The Canucks pressed the Lightning right out of the gate to start the 3rd, but couldn’t beat Bishop, and after a quick insurance tally by Alex Killorn – whose line, featuring Valterri Filppula, gave the Canucks fits all night – that was pretty much all she wrote.
I know that Lack has now surrendered 7 goals in his past 2 games and what not, but once again, I think he was far down the list of reasons the team lost this game. The 2nd goal was a perfectly placed shot by Filppula while using David Booth as a screen, the 3rd was a wicked snipe by Kucherov following Higgins’ inability to get the puck out on the PK, and the 4th was a point shot which took a nasty re-direct. I guess he was due for some bad luck following the torrid start to his NHL career, but I still have the utmost confidence in his ability to handle the job in backup duties when Luongo comes back this weekend.
Image via Extra Skater
Martin St.Louis simply cannot be human. He logged over 22 minutes in this one, and was on the ice for 21 shot attempts for v. only 9 against, while seeing roughly an even dose of the Canucks’ top 2 lines.
On defense for the Canucks, Jason Garrison’s log was interesting. He finished with the 2nd worst shot attempt differential on the team (18-25), and spent most of his night with either Bieksa or Weber. Bieksa also finished with a negative differential, and was directy responsible for Tyler Johnson’s goal as he really poorly handled a pinch in the OZ. Weber on the other hand led the team with a 63.6 CF%, and is really looking like he’s gaining more and more confidence with each game. I’m not sure what more he can do to earn himself at least a temporary look on the top PP unit, though..
Ryan Kesler’s line has now been out on the ice for 5 goals against over the past 2, but despite once again not looking like the dominant two-way juggernaut that they had for the majority of December, they were much better than they were against Giroux’s line. Quite frankly I think the outcome in this game would’ve been much different had the Sedins shown up, but they didn’t.. they saw a lot of Killorn/Filppula, and finished with a sub-50% possession game.
Simply not good enough from those two, and when you combine that with the 2nd line’s struggles and the goaltending being less than perfect, it’s not exactly difficult to see why they came up on the short end.

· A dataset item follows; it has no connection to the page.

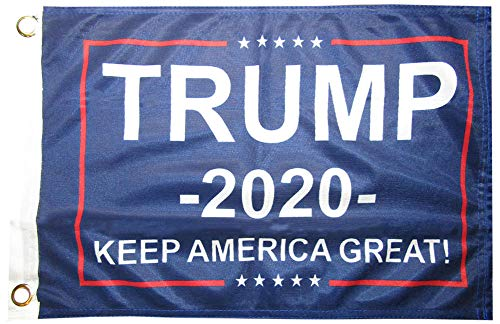 Trade Winds 12x18 Trump 2020 Keep America Great! Blue 100D Woven Poly Nylon Flag 12'x18' Banner Grommets Heavy Duty (RUF)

I don’t think there’s much reason to actually panic here, for two reasons. First off, heading into this game the Canucks had been playing some really strong hockey for the past month or so, and even when they had like v. Philadelphia the other day they still more than held their own. It had been quite a while since we’d seen them lay an egg like this, so it’s hard to get too worked up about it. These things happen.
And it’s not like they threw the game away to a garbage team, either, because I think the Tampa Bay Lightning are pretty darn good. Recently Elliotte Friedman said that he thought that only the Penguins and Bruins would make the playoffs in the West out of all of the teams from the East. With all due respect to Friedge, I think the Bolts would be right up there fighting for a spot.
There is one problem though and it’s the upcoming schedule for the Canucks. Their next 6 games are as follows: @LA, @ANA, v. PIT, v. STL, @LA, @ ANA, @PHX. That’s pretty darn tough, and the way they handle that stretch will go a long way towards determining their fate in the jam-packed Western Conference standings.